Which is why Martin McTague, chairman of the FSB, is also right to call for help in this crisis, either by extending support to small firms via the council tax system to the rates system or more direct help with bills for those which don’t pay business rates. Cutting VAT and green levies on energy is another way.
Something needs to be done: the results of the FSB’s research are harrowing. A huge number of small firms claim energy costs are up to five times higher than a year ago while a record 89 per cent of them report operating costs are up this year compared to last.
Looking beyond the energy crisis, the FSB also wants the National Insurance contribution rise which took effect in April to be overturned as another way to cut costs for business and help boost growth.
Coupled with abandoning next year’s rise in corporation tax, dropping the NI rise is one of the tax cuts being planned by Liz Truss if she makes it to No 10. Whether Truss will have the nerve to go through with her radical proposals to cut taxes once she and her Chancellor come face to face with the groupthink of Treasury mandarins is another matter.

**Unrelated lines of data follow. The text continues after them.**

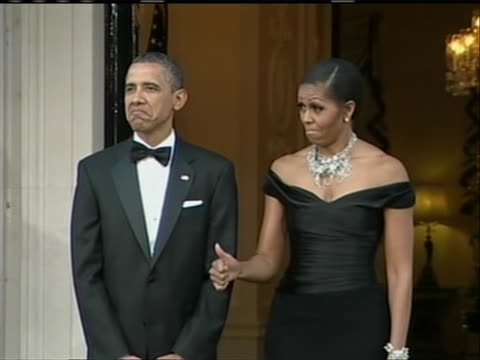 president barack obama and first lady michelle obama standing in the entrance of winfield house where the president is holding a dinner for the... - (war or terrorism or election or government or illness or news event or speech or politics or politician or conflict or military or extreme weather or business or economy) and not usa stock videos & royalty-free footage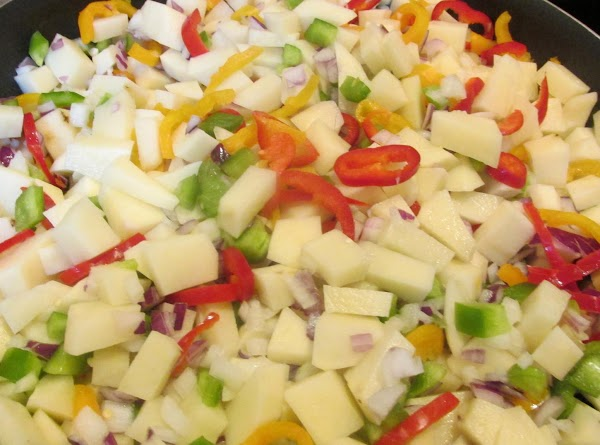 Heat oil and butter over low heat, wash all of the veggies througly, drain...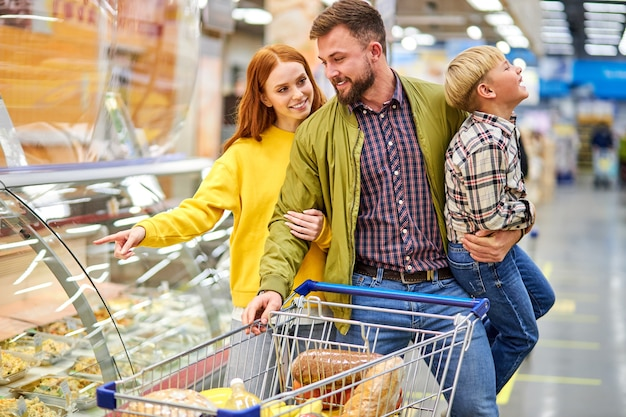 Genitori con figlio irrequieto in drogheria, donna che sceglie cibo per cena mentre suo marito tiene il figlio in mano, vicino a vetrine con cibo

What’s sure, is that if neither Truss or Sunak are brave enough to deliver some form of support, thousands of small businesses will close over the coming months or cut back on investment. Either way, this will have a huge and devastating multiplier effect on the economy, hurting rich and poor.
Take Holliday’s Moon Gazer as an example. Imagine 100,000 businesses with similar soaring costs, and that they all cut back on employing more workers or stop investing in new equipment. The result? Thousands risk losing their jobs just as we head into a recession. They will then turn to the benefit system for support, a move which inevitably has a traumatic effect on families and their wider communities.
Surely better for the government to move now with some form of support package then wait to have to pick up the entrails of that devastation later? The silence makes you wonder whether the Conservatives want to win the next election.